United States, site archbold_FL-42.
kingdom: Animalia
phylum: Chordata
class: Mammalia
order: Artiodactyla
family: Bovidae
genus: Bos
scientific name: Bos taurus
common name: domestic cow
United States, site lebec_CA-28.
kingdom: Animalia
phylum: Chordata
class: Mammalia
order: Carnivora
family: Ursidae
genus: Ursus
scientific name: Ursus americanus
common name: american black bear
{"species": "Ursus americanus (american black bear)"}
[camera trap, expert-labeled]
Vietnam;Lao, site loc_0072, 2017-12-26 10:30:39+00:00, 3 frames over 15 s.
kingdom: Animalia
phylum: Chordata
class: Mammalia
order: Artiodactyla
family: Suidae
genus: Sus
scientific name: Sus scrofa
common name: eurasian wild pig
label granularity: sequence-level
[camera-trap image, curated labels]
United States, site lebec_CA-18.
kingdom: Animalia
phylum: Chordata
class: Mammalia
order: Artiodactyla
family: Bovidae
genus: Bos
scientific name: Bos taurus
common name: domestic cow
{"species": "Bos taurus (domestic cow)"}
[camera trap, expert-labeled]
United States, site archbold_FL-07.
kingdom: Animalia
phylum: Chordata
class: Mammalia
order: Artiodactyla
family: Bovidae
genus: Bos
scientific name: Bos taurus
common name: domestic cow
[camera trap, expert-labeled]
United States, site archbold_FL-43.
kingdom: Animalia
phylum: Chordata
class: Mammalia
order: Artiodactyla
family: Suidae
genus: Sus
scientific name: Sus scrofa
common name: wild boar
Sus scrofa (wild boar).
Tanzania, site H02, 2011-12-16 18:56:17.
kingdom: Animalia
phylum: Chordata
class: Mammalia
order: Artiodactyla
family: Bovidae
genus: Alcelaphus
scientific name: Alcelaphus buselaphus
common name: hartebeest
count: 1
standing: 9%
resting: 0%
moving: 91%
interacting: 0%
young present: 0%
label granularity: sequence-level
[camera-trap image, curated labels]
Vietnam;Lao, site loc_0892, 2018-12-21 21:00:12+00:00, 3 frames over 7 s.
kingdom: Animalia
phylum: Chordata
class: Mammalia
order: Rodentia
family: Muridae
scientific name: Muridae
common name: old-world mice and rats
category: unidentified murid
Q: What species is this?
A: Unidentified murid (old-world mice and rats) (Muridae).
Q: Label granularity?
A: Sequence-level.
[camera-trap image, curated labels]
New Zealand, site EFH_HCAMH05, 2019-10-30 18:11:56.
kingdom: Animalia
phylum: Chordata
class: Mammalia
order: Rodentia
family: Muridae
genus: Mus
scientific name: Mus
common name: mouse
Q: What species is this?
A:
-=-=-
● EXERCISE GOAL: Only the lines from the one containing "order: Carnivora" to the end of the records should be repeated, exactly as they appear.

● RESPONSE:
order: Carnivora
family: Ursidae
genus: Ursus
scientific name: Ursus americanus
common name: american black bear
{"species": "Ursus americanus (american black bear)"}
[camera trap, expert-labeled]
Vietnam;Lao, site loc_0072, 2017-12-26 10:30:39+00:00, 3 frames over 15 s.
kingdom: Animalia
phylum: Chordata
class: Mammalia
order: Artiodactyla
family: Suidae
genus: Sus
scientific name: Sus scrofa
common name: eurasian wild pig
label granularity: sequence-level
[camera-trap image, curated labels]
United States, site lebec_CA-18.
kingdom: Animalia
phylum: Chordata
class: Mammalia
order: Artiodactyla
family: Bovidae
genus: Bos
scientific name: Bos taurus
common name: domestic cow
{"species": "Bos taurus (domestic cow)"}
[camera trap, expert-labeled]
United States, site archbold_FL-07.
kingdom: Animalia
phylum: Chordata
class: Mammalia
order: Artiodactyla
family: Bovidae
genus: Bos
scientific name: Bos taurus
common name: domestic cow
[camera trap, expert-labeled]
United States, site archbold_FL-43.
kingdom: Animalia
phylum: Chordata
class: Mammalia
order: Artiodactyla
family: Suidae
genus: Sus
scientific name: Sus scrofa
common name: wild boar
Sus scrofa (wild boar).
Tanzania, site H02, 2011-12-16 18:56:17.
kingdom: Animalia
phylum: Chordata
class: Mammalia
order: Artiodactyla
family: Bovidae
genus: Alcelaphus
scientific name: Alcelaphus buselaphus
common name: hartebeest
count: 1
standing: 9%
resting: 0%
moving: 91%
interacting: 0%
young present: 0%
label granularity: sequence-level
[camera-trap image, curated labels]
Vietnam;Lao, site loc_0892, 2018-12-21 21:00:12+00:00, 3 frames over 7 s.
kingdom: Animalia
phylum: Chordata
class: Mammalia
order: Rodentia
family: Muridae
scientific name: Muridae
common name: old-world mice and rats
category: unidentified murid
Q: What species is this?
A: Unidentified murid (old-world mice and rats) (Muridae).
Q: Label granularity?
A: Sequence-level.
[camera-trap image, curated labels]
New Zealand, site EFH_HCAMH05, 2019-10-30 18:11:56.
kingdom: Animalia
phylum: Chordata
class: Mammalia
order: Rodentia
family: Muridae
genus: Mus
scientific name: Mus
common name: mouse
Q: What species is this?
A:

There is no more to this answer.